▸ **Instruções do exercício**:
(a) Segundo o trecho, o que o materialismo científico afirma sobre a origem de tudo?
(b) Atualize o trecho entre "Estas foram apenas" e "os seus filhos?", inclusive, pondo "física" no lugar de "natureza".
(c) Indique se cada afirmação concorda com o trecho. Responda sim ou não e cite as palavras decisivas do trecho sem alterá-las.
(i) Para o materialismo, as religiões seriam criações da imaginação humana.
(ii) Cada vez menos pessoas desejavam compreender para crer.
(iii) Com o materialismo vinha o otimismo.

▸ **Trecho fornecido**:
□ □ □ □ □ □ □

Estas foram apenas duas entre muitas outras grandes contribuições.
Assim,
o estudo da natureza passava a ter extrema importância, e muito se questionava
sobre os ensinamentos da religião que, exigindo uma fé cega, colocava muitos
obstáculos a este estudo, limitando o pensamento humano. Cada vez mais pessoas
desejavam compreender para crer.
Muitas
pessoas se interrogavam: Como um Deus infinitamente bom, justo e todo-poderoso
permitia tanto sofrimento e desigualdade entre os seus filhos?
Diante
de tudo isso, o materialismo científico, que afirma que tudo surgiu por acaso,
não havendo necessidade de um Deus para a criação do nosso Universo, avançava
cada vez mais. Para o materialismo, as pessoas não passariam de pedaços de
carne e osso inteligentes, sensíveis e com data de validade. As religiões nada
mais seriam do que criações da imaginação humana.
Com
o materialismo, vinha o pessimismo. Afinal, sem um propósito, um plano superior
para a vida, nosso destino dependeria do acaso. Sofrer ou se dar bem na vida,
muitas vezes, nada mais seria do que uma questão de sorte.
O
que restaria das pessoas após a morte, se não possuem uma alma imortal? O
suicídio, neste caso, seria uma fuga natural para aqueles que passam por
grandes sofrimentos na vida. Para que viver sofrendo se, com a morte, tudo
cessa?
Nossos
parentes e amigos mais queridos simplesmente deixariam de existir depois de
seus corpos terem descido para a sepultura.

□ □ □ □ □ □ □

▸ **Dados armazenados**:
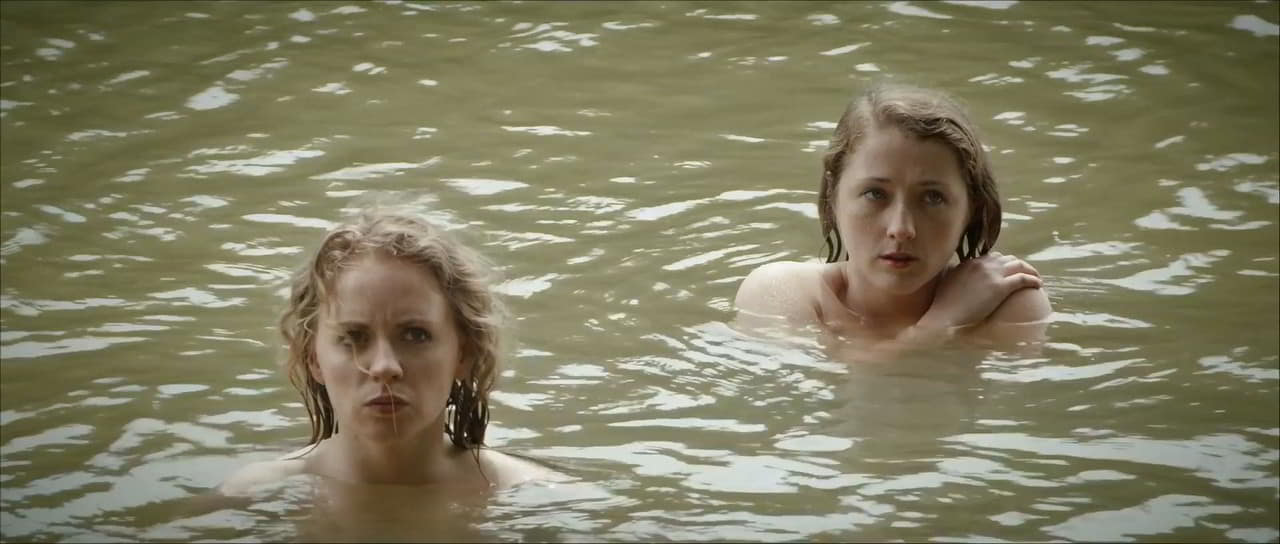 Bri McCabe, Constance Leeson bare butt in Pine Cove Bri McCabe, Constance Leeson bare butt in Pine Cove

□ □ □ □ □ □ □

▸ **Respostas por tarefa**:
(a) Que tudo surgiu por acaso, sem necessidade de um Deus para a criação do Universo.

(b)
Estas foram apenas duas entre muitas outras grandes contribuições.
Assim,
o estudo da física passava a ter extrema importância, e muito se questionava
sobre os ensinamentos da religião que, exigindo uma fé cega, colocava muitos
obstáculos a este estudo, limitando o pensamento humano. Cada vez mais pessoas
desejavam compreender para crer.
Muitas
pessoas se interrogavam: Como um Deus infinitamente bom, justo e todo-poderoso
permitia tanto sofrimento e desigualdade entre os seus filhos?

(c)
(i) Sim: "As religiões nada mais seriam do que criações da imaginação humana."
(ii) Não: "Cada vez mais pessoas desejavam compreender para crer."
(iii) Não: "Com o materialismo, vinha o pessimismo."